13.11.2020 13:17 |

Auch für Österreicher

Slowenien verschärft Einreisebeschränkungen weiter

Mit dem Inkrafttreten des ab Montag verschärften Lockdown in Slowenien schränkt das Land teilweise auch die Grenzübertritte ein. So werden etwa einige Ausnahmen, die eine Einreise ohne Quarantäne oder Testpflicht ermöglichten, gestrichen. Von der Maßnahme sind auch Österreicher betroffen.

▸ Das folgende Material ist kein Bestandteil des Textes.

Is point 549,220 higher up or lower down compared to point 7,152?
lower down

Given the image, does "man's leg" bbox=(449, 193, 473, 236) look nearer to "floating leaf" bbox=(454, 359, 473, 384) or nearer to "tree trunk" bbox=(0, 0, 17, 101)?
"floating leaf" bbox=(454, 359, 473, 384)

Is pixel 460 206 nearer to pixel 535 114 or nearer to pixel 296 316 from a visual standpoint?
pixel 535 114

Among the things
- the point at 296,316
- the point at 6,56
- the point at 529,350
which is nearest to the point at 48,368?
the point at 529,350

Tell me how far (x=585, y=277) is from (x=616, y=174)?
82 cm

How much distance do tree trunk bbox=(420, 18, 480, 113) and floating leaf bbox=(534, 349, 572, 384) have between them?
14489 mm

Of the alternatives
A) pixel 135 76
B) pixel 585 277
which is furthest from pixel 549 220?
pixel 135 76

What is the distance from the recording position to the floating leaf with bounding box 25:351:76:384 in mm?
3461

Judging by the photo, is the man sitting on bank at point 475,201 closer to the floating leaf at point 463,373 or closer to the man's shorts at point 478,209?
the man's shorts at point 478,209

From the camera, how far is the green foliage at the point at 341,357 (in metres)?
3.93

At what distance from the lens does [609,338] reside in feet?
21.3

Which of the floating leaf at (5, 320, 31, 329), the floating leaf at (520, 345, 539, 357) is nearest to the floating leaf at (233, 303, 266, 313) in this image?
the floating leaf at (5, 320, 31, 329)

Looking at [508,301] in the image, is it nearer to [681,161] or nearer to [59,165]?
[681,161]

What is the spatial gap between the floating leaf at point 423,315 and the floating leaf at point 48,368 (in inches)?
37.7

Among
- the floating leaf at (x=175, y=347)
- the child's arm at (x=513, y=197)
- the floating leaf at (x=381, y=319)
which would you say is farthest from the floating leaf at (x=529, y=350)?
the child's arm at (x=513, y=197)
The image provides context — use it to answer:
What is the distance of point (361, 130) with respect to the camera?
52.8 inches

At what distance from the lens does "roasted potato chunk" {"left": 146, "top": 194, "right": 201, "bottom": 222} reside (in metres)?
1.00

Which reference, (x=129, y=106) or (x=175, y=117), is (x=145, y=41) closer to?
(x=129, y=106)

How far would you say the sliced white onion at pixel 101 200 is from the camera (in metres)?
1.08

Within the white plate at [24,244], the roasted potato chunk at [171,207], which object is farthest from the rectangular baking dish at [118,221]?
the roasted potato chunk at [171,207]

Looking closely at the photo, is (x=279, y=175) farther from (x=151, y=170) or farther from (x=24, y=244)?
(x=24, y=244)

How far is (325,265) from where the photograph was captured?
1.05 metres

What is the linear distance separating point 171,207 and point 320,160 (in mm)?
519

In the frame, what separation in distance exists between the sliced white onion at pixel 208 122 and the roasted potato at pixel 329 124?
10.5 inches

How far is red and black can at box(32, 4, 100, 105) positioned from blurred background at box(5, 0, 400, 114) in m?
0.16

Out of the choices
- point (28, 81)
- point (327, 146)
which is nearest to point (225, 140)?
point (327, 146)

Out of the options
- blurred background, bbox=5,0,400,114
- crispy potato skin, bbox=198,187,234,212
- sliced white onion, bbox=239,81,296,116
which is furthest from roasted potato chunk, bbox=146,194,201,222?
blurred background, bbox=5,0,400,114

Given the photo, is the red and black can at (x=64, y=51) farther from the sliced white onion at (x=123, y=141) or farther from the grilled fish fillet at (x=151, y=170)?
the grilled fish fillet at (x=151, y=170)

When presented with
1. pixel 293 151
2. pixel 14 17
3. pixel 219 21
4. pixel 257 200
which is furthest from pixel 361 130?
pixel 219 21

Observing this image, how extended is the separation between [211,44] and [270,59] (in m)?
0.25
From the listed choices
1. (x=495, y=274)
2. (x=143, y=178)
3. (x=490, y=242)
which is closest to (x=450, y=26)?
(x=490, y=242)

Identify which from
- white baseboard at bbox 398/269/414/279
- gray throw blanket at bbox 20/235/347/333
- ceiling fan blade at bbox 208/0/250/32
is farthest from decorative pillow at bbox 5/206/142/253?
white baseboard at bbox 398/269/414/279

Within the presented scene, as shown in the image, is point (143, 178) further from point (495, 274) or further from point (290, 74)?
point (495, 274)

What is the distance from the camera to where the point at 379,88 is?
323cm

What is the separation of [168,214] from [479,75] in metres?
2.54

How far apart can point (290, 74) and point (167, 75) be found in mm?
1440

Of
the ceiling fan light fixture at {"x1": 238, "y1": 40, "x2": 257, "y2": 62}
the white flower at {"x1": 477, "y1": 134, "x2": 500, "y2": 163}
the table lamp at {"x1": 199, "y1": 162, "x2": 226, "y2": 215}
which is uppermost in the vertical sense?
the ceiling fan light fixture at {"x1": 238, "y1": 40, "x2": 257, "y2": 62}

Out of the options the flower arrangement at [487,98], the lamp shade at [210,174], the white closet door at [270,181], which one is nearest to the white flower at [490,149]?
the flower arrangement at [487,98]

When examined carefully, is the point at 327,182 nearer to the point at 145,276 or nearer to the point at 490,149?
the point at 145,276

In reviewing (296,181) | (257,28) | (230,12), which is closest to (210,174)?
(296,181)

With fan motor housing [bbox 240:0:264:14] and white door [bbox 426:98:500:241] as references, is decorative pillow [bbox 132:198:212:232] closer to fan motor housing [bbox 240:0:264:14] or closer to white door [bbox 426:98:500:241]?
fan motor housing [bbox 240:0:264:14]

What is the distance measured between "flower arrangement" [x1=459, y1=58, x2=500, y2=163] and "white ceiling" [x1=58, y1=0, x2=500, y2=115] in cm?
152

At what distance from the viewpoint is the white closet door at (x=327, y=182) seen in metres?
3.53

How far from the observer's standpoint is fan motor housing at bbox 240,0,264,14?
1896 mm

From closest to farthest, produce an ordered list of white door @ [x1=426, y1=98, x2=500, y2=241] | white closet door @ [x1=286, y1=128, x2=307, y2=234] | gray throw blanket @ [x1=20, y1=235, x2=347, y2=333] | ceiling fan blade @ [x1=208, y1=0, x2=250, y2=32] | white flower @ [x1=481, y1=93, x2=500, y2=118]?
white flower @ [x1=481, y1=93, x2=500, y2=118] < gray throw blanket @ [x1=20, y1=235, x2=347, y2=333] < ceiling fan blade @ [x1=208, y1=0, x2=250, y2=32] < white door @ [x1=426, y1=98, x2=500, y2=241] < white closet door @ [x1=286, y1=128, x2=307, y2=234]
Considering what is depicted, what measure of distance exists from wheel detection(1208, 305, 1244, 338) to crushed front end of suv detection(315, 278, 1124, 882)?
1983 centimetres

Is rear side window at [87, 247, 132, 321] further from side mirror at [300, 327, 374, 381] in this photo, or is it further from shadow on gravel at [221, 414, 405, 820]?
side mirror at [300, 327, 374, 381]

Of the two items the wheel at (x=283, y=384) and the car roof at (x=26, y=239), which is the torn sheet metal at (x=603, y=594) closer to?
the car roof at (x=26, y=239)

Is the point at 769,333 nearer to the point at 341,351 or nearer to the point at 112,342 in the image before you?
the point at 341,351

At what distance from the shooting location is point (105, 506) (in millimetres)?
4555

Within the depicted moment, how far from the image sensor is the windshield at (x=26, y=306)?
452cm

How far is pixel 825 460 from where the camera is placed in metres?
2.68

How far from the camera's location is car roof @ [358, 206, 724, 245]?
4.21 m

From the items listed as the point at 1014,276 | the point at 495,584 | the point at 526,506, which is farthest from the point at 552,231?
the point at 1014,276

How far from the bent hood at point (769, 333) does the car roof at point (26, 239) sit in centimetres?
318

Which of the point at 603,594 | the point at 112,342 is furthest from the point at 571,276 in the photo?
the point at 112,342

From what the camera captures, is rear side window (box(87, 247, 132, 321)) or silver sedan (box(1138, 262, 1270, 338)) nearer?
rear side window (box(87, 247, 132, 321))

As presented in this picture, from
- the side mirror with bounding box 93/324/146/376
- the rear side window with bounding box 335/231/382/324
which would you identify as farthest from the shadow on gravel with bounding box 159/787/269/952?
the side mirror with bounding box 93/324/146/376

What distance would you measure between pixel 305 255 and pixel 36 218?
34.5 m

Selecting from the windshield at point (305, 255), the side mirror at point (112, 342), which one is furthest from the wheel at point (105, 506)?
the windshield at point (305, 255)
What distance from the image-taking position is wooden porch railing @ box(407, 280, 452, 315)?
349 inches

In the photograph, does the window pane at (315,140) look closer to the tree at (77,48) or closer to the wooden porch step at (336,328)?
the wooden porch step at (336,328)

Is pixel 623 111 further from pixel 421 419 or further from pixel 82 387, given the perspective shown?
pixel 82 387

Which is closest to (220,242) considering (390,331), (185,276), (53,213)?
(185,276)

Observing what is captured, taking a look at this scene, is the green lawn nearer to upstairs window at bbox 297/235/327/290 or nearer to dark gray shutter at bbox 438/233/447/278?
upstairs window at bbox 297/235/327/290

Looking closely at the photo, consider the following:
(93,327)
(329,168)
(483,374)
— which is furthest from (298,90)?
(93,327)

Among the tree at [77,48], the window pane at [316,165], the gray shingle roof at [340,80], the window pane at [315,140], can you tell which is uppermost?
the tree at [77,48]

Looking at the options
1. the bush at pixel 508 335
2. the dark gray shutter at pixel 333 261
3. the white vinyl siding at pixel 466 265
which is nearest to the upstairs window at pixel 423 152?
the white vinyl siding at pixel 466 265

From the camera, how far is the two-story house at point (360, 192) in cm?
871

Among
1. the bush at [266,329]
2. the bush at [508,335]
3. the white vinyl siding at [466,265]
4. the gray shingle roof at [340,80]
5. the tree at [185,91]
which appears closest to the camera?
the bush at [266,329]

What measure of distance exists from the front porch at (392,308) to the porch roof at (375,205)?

Eine Einreise aus „dringenden geschäftlichen Gründen” bleibt auch mit der neuen Regelung weiterhin möglich - der Aufenthalt im Land darf dabei aber nicht mehr als zwölf Stunden dauern. Anders verhält es sich bei einem Grenzübertritt aus „dringenden persönlichen Angelegenheiten”, der ab Montag nicht mehr ohne Auflagen möglich ist

Zeitliche Begrenzung für Pendler
Für Pendler mit Arbeitsverhältnis in einem der EU- oder Schengenland, für die ebenfalls die Ausnahme von Quarantäne- und Testpflicht gilt, wird eine Zeitbegrenzung eingeführt. Wenn sie wegen der Arbeit über die Grenze pendeln, müssen sie innerhalb von 14 Stunden zurückkehren - komplett gestrichen wurde unterdessen die Ausnahme für Erntehelfer. Lediglich Landwirte, die jenseits der Grenzen ihre Felder bestellen müssen, dürfen weiter ihrer Arbeit nachgehen.

Durchreise weiter möglich
Nichts ändert sich unterdessen beim Transit durch Slowenien, der weiterhin auflagenfrei bleibt, wenn er innerhalb von zwölf Stunden erfolgt. Das gilt auch für den Güterverkehr. Ausnahmen bleiben u.a. auch für Schüler, die Bildungseinrichtungen auf der anderen Seite der Grenze besuchen, sowie für grenzüberschreitende medizinische Untersuchungen bzw. Eingriffe.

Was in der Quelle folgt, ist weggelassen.